And so, under a new and deeply uninspiring leader, the sad and weary retreat continued along the east bank of the Tigris, still under constant harassment from the Persians, who had been informed by a deserter of Julian's death and hoped to take advantage of any consequent confusion. Within a few days, however, it was noted that they were avoiding pitched battles; and at the beginning of July, after the Roman army had succeeded in making a forced crossing of the river despite all that he could do to prevent it, Shapur decided to offer terms. These were humiliating in the extreme, but Jovian accepted them.

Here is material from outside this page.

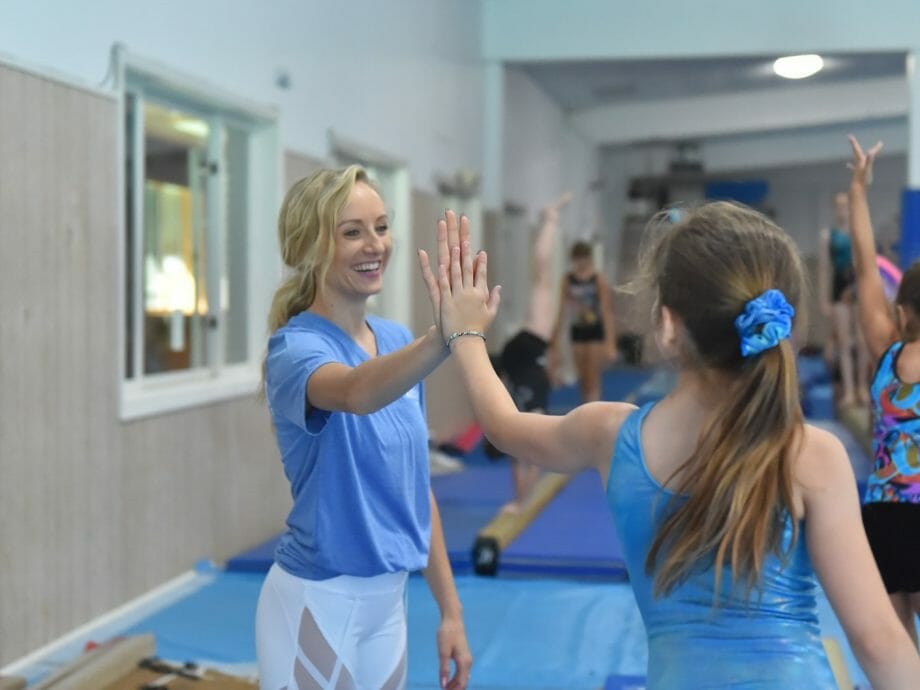 Nastia Liukin giving a high five to a camper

The resulting treaty provided for thirty years of peace, together with the restitution to Persia of five frontier provinces conquered by Diocletian and of eighteen important fortresses - including the two key strongholds of Nisibis (Nusaybin) and Singara (Sinjar). Further, the Romans bound themselves not to assist King Arsaces of Armenia against Persian attack - a promise tantamount to renouncing all their claims over that country.

Jovian had made a disastrous beginning to his reign. 'We should have fought ten battles,' explodes Ammianus, 'rather than give up a single one of those fortresses'; and there must have been many in the army who enthusiastically agreed with him. He goes on to suggest that, since the negotiations had taken place only a hundred miles from Roman territory, the army could easily have fought its way to safety without this wholesale capitulation, and that Jovian was interested only in getting home as soon as possible, in order to consolidate his hold upon the throne. Whether this charge is justified or not - and it is only fair to point, out in his defence that a hundred miles through desert terrain is a long way for an army under constant attack and already running dangerously short of food - one could argue that Jovian, in return for all that he had conceded, might at least have been entitled to ask the Persian King for provisions enough to see his men safely back into imperial territory; but his requests, if they were ever made, were refused. During the next section of the march, which led the army westward from the Tigris through Hatra to Nisibis, they had to pass through seventy miles of merciless desert, during which they were forced to kill all their camels and pack-mules; even then, they barely survived. When they finally reached Nisibis, the Emperor refused to enter a city which he had just surrendered, preferring to pitch his camp outside the walls; and the following day, on the arrival of a representative of Shapur to hoist the Persian standard, he ordered a mass evacuation of the populace, so that not a single citizen should be left to receive the conquerors. In vain the inhabitants begged to be allowed to remain, and to defend their city on their own account; Jovian would not break his bond. Ammianus paints an affecting picture of the scene:

The whole city was a place of mourning and lamentation, and in every quarter nothing was heard but one universal wail, matrons tearing their hair when about to be driven from the homes in which they had been born and brought up, the mother who had lost her children, or the wife the husband, about to be torn from the place rendered sacred by their shades, clinging to their doorposts, embracing their thresholds and pouring forth floods of tears.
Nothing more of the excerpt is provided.